# Creamy Brie Kisses



## kansasgirl (Dec 20, 2004)

Creamy Brie Kisses
Brie cheese, rind removed
Wonton wrappers
Hot pepper jelly or raspberry jelly

Preheat oven to 400F
1.Cut the brie into 1/2-in cubes. Place on a cookie sheet and put the cheese in the freezer for 30 minutes.
2.Lightly spray a mini-muffin pan with nonstick spray. Fit one wonton skin into each cup, letting the edges stick out over the top.
3.Place a blob of jelly in each cup, then top with a cube of frozen cheese.
4.Bake for 10-15 minutes, or until the cheese is melted and the wonton skins are golden. Serve warm. 

**I have used many kinds of jams, jellies, and butters with these. I also think that spiced apple butter is a great combination with the creamy melted brie!


----------



## jkath (Dec 20, 2004)

This sounds perfect for Christmas Dinner's appetizer! Thanks so very much!

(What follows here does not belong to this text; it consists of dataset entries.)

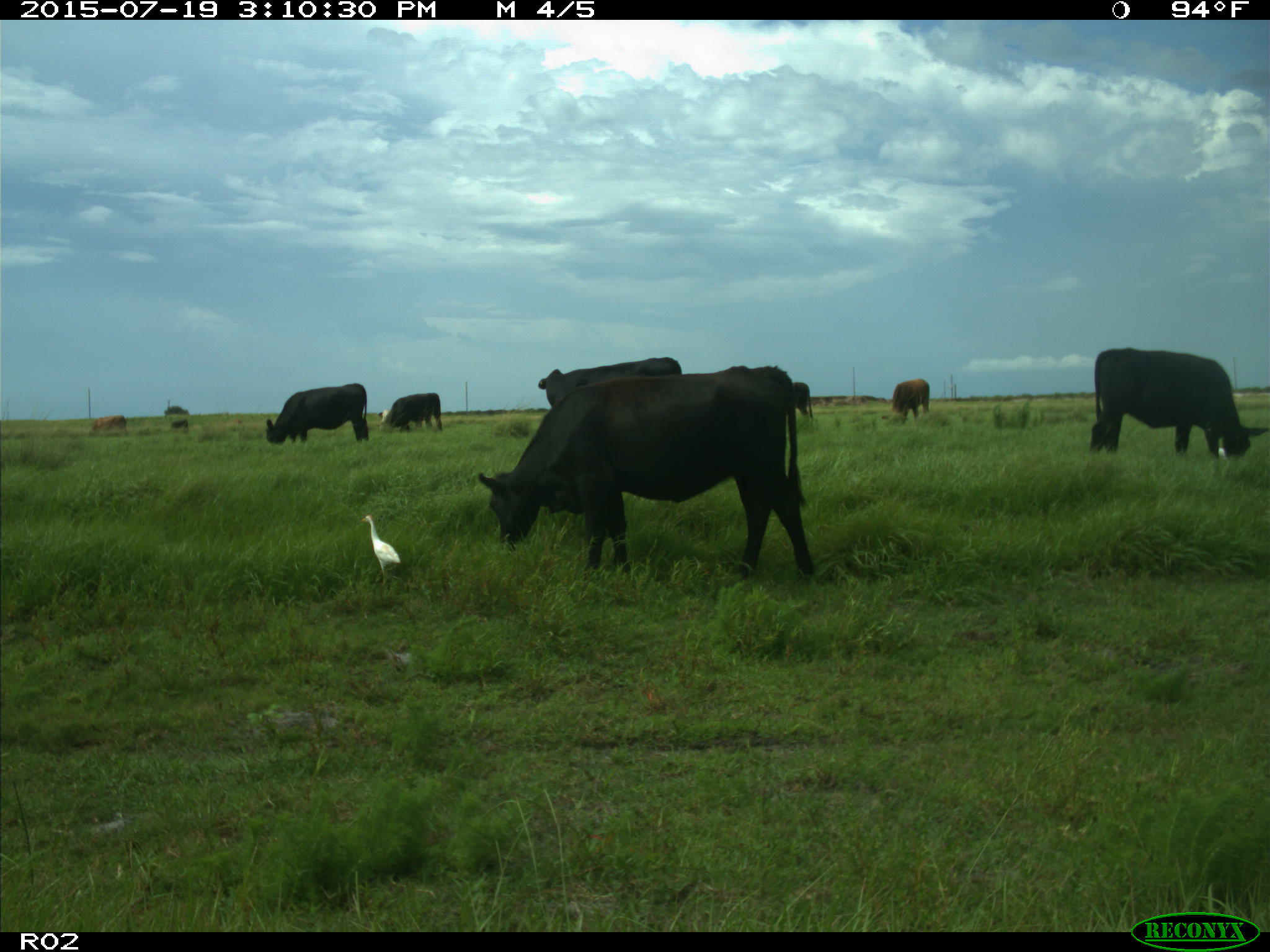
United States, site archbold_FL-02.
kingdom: Animalia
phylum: Chordata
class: Mammalia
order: Artiodactyla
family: Bovidae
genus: Bos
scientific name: Bos taurus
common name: domestic cow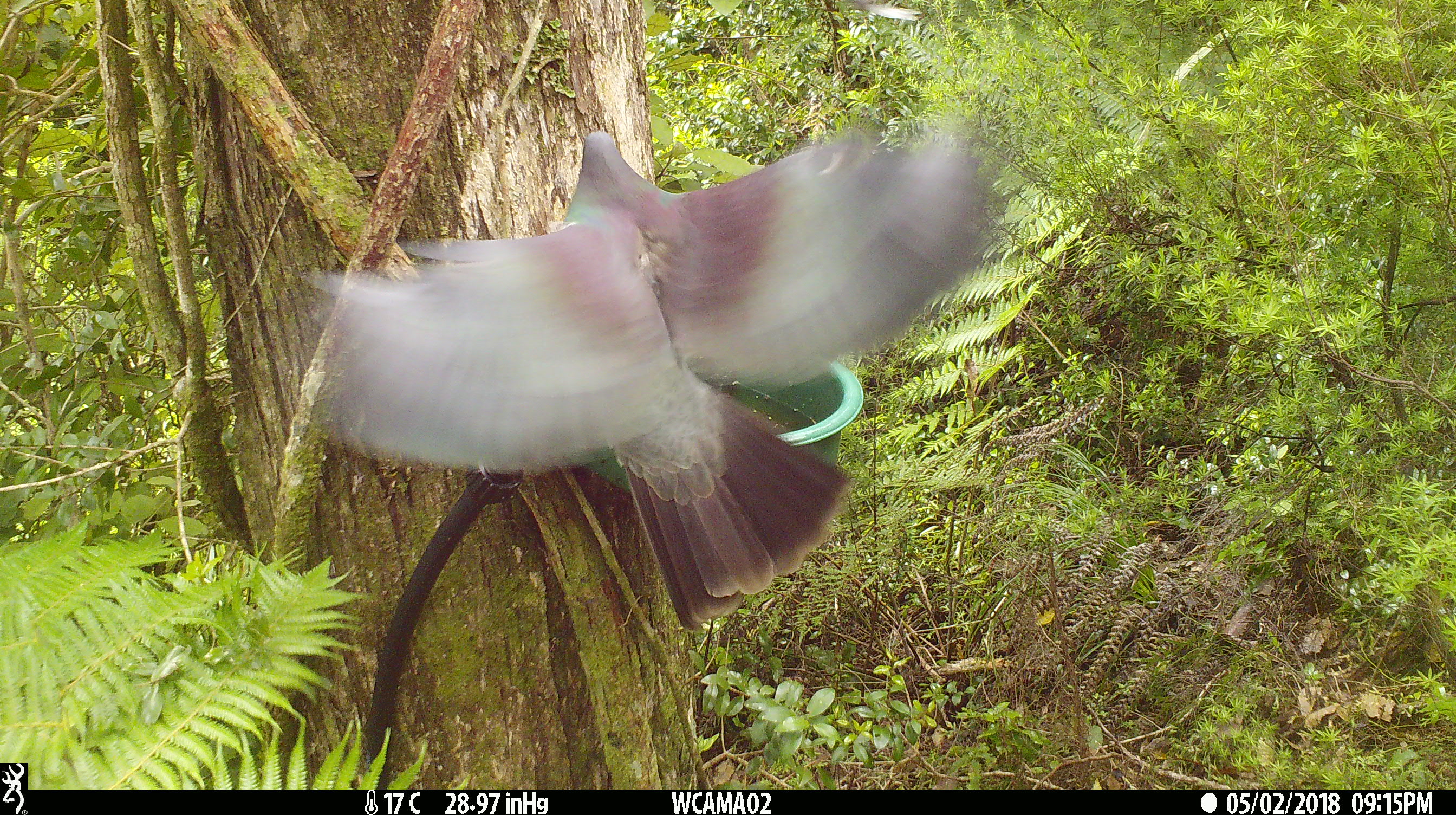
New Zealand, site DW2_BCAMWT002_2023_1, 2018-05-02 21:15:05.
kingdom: Animalia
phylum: Chordata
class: Aves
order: Columbiformes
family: Columbidae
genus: Hemiphaga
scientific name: Hemiphaga novaeseelandiae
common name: new zealand pigeon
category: kereru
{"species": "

PS - after putting the brie on the sheet for freezing, do you wrap or cover it?


----------



## kansasgirl (Dec 20, 2004)

You can lightly cover it with plastic, but it really is just in the freezer long enough to get a little firm so it does not gooze all over the place.


----------



## pdswife (Dec 21, 2004)

This sounds wonderful.  Thanks!!


----------



## Catseye (Dec 21, 2004)

Ooo, Kansasgirl, these sound ABfab!  This recipe has gone to live in my Appetizers folder.

You know what else would be good?  Sprinkle 3-4 sliced almonds on top before you put them in the oven.


Cats


----------



## chez suz (Dec 21, 2004)

These sound great...copy...paste
Thanks
Have a great Holiday


----------



## norgeskog (Dec 22, 2004)

I have done brie and carmelized mushrooms (deglazed with white vermouth) inside puff pastry and, but the wontons would be easier and individual.   A friend and I are having some entertaining some friends during teh holidays, will add this to our menu.


----------



## QSis (Dec 22, 2004)

Oh, YUM, kansasgirl!  

I don't have mini muffin tins - do you see any downside to using regular-sized muffin tins?

Lee


----------



## pst1can (Dec 26, 2004)

ooohhhhh great sounding recipe for New Years Eve...thanks Kansasgirl!!!


----------